Le vieillissement n’est donc pas aussi pénalisant pour les actrices qu’au cinéma, comme le souligne les discours des nommées qui insistent toutes sur le travail des scénaristes, clé du phénomène actuel, et le nouvel horizon que représente les séries. Citons celui de Glenn Close aux Emmy Awards en 2008 déclarant que sa récompense et les nominées de la catégorie (Sally Field, Mariska Hargitay, Holly Hunter et Kyra Sedgwick dont la plus jeune avait 43 ans au moment du prix) prouvaient « que les figures de femmes complexes, fortes et d’âge mur soient sexy et très divertissantes et qu’elles puissent porter une série sur leurs épaules. J’appelle ça la sororité des divas de la fiction télévisuelle. Helen Mirren et Judi Dench font partie de ce groupe »36.
Par ailleurs, le temps des séries joue en faveur des stars vieillissantes en les inscrivant dans des dispositifs scénaristiques qui reposent de plus en plus sur de multiples personnages.
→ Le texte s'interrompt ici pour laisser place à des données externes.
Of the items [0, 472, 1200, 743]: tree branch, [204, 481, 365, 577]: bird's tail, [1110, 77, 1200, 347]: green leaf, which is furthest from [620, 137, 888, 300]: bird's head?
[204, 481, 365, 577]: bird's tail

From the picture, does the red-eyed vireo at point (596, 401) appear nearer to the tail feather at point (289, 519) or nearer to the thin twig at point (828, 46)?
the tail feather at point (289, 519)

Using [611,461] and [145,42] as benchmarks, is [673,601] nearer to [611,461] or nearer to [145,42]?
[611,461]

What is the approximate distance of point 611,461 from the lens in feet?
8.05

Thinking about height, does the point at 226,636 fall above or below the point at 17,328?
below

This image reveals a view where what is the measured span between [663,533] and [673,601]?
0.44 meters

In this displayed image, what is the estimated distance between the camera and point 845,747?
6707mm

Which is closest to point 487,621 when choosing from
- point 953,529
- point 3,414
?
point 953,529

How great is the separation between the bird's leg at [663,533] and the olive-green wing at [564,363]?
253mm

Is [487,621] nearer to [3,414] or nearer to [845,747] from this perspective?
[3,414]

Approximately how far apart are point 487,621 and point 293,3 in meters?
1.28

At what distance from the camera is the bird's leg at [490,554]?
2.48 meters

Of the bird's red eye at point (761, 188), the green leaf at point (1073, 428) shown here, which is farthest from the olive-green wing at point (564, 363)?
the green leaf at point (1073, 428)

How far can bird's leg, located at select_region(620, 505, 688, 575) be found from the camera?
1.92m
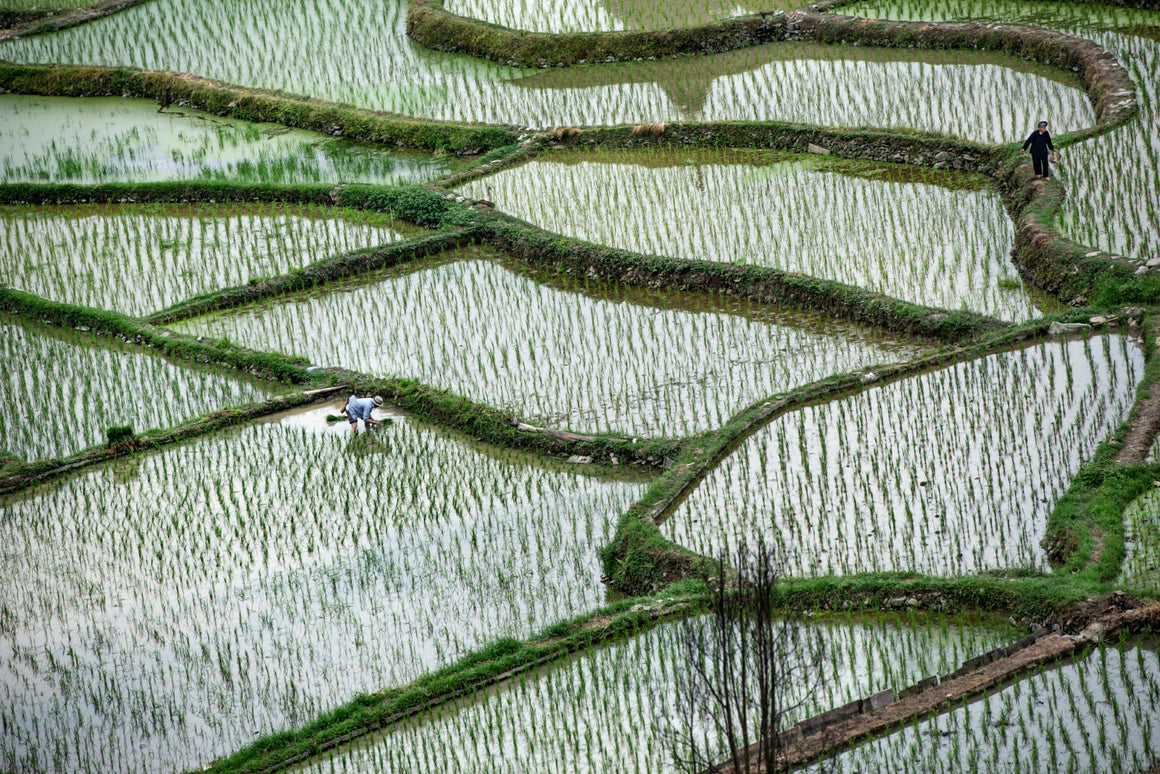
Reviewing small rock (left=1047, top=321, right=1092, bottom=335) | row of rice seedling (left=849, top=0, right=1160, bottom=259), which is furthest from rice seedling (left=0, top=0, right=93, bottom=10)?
small rock (left=1047, top=321, right=1092, bottom=335)

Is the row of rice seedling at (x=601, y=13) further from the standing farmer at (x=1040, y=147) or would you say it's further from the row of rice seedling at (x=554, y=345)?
the standing farmer at (x=1040, y=147)

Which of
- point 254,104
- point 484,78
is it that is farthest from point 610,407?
point 254,104

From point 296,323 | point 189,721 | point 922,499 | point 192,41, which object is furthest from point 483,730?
point 192,41

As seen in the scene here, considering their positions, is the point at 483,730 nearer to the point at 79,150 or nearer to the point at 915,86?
the point at 915,86

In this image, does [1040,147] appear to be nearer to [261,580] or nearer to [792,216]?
[792,216]

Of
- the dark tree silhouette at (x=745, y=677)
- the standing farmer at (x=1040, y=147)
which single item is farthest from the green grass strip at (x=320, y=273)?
the dark tree silhouette at (x=745, y=677)

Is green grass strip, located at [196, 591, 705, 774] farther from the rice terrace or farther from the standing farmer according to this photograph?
the standing farmer
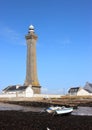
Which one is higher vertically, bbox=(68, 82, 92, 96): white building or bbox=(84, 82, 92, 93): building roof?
bbox=(84, 82, 92, 93): building roof

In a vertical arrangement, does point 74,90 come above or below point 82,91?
above

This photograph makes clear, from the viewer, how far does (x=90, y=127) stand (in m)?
23.3

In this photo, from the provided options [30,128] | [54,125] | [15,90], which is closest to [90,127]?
[54,125]

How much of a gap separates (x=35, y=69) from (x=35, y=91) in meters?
7.32

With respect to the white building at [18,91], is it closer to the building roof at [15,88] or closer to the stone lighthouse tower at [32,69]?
the building roof at [15,88]

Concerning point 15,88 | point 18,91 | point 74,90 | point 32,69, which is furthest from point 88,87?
point 18,91

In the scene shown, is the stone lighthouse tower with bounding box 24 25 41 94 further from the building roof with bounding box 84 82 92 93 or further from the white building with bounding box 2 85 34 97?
the building roof with bounding box 84 82 92 93

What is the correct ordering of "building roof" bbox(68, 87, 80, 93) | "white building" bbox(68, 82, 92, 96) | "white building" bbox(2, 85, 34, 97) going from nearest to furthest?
"white building" bbox(2, 85, 34, 97), "white building" bbox(68, 82, 92, 96), "building roof" bbox(68, 87, 80, 93)

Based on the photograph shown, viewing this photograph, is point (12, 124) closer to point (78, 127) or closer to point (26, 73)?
point (78, 127)

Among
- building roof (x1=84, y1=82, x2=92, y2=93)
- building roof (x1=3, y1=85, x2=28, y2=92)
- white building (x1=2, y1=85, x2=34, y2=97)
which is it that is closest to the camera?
white building (x1=2, y1=85, x2=34, y2=97)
Ils permettent du même coup de jouer sur différents tableaux. La star vieillissante est bien souvent entourée d’une équipe, d’une famille comprenant des jeunes qui lui redonnent une place sociale importante. La durée confortable de la série par rapport au cinéma, permet de valoriser chaque personnage et de développer cette dimension. Or l’enjeu des guest stars est peut-être là, dans sa capacité à générer des rôles de guest puis récurrents par ricochet capables de repenser la place sociale des aînés dans une complémentarité fluide avec la jeunesse. Car l’intérêt est de valoriser le vieillissement en le démocratisant, en le réinsérant dans la vie sociale à l’écran comme au sein de la profession comme en témoignent les Emmy Awards et les Golden Globes, là où le cinéma américain, en grande majorité, traite le thème par l’exclusion, la disqualification sociale.